• About this exercise
Update the passage of the Wu Meijin biography that starts at "Chinese weightlifter (born" and ends at "clean and jerk." by rewriting it with "executive coach" changed to "head coach".

• Selected text

Wu Meijin

Personal information
- Born: April 25, 1980 (age 46) Ruian, Zhejiang, China
- Height: 1.57 m (5 ft 2 in)

Medal record
Men's Weightlifting
Olympic Games
| Silver medal – second place | 2004 Athens | – 56 kg |
World Championships
| Gold medal – first place | 2002 Warsaw | – 56 kg |
| Gold medal – first place | 2003 Vancouver | – 56 kg |
Asian Games Total
| Gold medal – first place | 2002 Busan | – 56 kg |

= Wu Meijin =

Chinese weightlifter (born 1980)

Wu Meijin (吴美锦 (吳美錦, Wú Měijǐn); born April 25, 1980) is a Chinese weightlifter who competed in the Men's 56 kilogram weight class at the 2004 Summer Olympics and won the silver medal, lifting 287.5 kilograms in total. He is the 2002 and 2003 world champion. He is now the executive coach of Li Wenwen, the champion of women's super heavyweight in Tokyo 2020 Olympic Games.

Wu Meijin kicked off the 2003 World Weightlifting Championships by sweeping the men's 56-kg category with a 127.5-kg snatch and a 160-kg clean and jerk.

• Source material
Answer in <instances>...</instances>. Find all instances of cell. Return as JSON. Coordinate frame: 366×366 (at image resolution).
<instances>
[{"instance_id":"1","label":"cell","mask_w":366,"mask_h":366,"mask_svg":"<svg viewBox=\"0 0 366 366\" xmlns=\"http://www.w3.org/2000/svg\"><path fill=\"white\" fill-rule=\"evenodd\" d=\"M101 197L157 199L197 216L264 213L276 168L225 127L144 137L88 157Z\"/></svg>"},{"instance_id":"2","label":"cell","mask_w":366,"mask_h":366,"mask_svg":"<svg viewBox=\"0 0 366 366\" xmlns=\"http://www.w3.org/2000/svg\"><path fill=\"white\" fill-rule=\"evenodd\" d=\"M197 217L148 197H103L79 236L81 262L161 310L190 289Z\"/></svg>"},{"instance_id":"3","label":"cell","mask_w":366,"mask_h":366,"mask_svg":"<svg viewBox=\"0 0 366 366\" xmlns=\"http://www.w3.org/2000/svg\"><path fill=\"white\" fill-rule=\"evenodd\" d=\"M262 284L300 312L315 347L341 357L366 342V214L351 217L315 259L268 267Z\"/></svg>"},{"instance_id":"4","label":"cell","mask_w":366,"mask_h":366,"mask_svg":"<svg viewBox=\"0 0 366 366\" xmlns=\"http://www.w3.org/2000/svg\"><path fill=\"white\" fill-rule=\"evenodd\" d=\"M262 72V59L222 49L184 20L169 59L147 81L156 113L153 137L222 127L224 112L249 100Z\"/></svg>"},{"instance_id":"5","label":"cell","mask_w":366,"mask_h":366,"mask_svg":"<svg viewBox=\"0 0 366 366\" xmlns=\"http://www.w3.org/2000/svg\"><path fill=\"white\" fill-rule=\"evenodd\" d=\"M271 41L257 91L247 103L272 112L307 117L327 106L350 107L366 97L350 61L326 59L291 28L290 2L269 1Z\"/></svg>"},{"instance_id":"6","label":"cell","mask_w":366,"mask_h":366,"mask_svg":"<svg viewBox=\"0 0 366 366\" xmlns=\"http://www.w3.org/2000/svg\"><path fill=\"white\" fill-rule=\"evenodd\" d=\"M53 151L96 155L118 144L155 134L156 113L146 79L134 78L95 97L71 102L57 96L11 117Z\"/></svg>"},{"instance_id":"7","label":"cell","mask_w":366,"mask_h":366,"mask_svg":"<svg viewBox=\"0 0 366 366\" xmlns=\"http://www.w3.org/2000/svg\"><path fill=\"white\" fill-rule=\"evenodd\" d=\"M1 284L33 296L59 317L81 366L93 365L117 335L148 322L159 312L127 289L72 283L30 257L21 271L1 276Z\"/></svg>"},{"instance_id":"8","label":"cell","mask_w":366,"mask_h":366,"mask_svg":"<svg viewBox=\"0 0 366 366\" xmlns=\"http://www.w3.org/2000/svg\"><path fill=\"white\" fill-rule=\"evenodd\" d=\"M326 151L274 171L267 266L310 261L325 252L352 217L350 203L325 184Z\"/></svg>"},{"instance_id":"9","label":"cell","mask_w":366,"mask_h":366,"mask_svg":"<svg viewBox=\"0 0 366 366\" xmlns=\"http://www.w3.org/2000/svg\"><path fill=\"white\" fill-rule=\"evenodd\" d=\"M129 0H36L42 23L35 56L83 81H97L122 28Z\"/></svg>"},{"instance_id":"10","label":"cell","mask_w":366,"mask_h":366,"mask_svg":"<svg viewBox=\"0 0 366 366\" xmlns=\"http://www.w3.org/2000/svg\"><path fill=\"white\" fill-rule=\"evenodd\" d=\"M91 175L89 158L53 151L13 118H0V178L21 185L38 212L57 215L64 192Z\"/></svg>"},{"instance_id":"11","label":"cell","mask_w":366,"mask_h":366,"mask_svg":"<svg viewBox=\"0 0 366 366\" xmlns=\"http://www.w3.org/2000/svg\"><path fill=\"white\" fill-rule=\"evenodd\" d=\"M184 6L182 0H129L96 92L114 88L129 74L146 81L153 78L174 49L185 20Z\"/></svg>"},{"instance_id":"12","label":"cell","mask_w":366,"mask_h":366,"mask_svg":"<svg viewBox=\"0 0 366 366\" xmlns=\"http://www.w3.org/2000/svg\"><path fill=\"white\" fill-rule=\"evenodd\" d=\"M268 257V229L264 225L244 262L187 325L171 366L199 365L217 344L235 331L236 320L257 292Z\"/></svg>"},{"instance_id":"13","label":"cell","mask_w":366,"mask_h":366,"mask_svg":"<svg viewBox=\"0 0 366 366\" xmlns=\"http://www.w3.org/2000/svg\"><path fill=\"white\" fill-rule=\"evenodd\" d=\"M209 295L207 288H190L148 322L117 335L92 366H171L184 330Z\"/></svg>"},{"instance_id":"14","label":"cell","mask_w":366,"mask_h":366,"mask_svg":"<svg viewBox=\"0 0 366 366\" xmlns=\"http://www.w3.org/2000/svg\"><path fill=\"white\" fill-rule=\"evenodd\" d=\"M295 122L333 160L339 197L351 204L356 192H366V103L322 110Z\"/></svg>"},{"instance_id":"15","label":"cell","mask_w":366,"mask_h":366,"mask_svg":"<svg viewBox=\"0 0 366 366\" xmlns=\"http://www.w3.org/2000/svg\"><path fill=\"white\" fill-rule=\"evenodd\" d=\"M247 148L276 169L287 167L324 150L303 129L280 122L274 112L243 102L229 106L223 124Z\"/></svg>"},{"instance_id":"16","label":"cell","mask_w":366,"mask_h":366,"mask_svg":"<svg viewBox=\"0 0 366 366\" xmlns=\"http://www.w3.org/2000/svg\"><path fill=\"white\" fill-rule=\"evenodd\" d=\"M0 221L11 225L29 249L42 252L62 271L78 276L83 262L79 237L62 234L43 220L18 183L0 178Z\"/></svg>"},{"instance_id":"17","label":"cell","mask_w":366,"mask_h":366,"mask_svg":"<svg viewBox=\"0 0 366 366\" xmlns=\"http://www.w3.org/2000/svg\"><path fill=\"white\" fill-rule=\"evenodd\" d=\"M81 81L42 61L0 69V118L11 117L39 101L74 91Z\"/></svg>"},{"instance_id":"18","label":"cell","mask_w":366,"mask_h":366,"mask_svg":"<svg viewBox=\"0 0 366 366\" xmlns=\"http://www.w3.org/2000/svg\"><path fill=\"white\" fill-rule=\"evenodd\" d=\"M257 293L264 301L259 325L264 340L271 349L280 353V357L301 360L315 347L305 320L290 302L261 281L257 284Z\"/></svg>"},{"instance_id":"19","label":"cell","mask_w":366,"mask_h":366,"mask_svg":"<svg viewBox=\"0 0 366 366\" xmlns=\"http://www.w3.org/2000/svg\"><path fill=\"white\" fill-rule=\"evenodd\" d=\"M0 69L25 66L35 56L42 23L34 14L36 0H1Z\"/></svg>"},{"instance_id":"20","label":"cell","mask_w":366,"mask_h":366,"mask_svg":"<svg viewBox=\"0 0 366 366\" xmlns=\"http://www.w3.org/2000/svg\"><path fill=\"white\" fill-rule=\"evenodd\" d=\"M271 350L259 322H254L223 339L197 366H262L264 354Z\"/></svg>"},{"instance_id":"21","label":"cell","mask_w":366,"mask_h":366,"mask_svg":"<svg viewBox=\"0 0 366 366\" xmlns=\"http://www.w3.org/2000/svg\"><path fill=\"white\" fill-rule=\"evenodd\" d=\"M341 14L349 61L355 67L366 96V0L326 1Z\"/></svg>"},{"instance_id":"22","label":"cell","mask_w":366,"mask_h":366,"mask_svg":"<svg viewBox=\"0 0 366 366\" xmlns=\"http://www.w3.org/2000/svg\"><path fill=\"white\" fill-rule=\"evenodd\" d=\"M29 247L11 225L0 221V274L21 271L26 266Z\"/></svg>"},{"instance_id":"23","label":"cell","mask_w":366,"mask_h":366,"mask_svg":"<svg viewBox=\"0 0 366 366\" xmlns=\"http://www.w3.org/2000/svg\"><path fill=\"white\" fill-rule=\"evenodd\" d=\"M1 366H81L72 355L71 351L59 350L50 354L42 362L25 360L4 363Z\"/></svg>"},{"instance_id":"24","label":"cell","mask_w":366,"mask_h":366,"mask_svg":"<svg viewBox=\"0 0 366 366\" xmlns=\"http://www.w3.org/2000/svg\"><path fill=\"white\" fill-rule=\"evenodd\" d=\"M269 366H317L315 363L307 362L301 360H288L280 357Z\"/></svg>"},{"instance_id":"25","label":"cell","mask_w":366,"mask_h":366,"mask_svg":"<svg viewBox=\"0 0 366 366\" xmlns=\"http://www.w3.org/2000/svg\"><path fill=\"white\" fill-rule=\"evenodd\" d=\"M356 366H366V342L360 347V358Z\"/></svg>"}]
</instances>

• Result below
Chinese weightlifter (born 1980)

Wu Meijin (吴美锦 (吳美錦, Wú Měijǐn); born April 25, 1980) is a Chinese weightlifter who competed in the Men's 56 kilogram weight class at the 2004 Summer Olympics and won the silver medal, lifting 287.5 kilograms in total. He is the 2002 and 2003 world champion. He is now the head coach of Li Wenwen, the champion of women's super heavyweight in Tokyo 2020 Olympic Games.

Wu Meijin kicked off the 2003 World Weightlifting Championships by sweeping the men's 56-kg category with a 127.5-kg snatch and a 160-kg clean and jerk.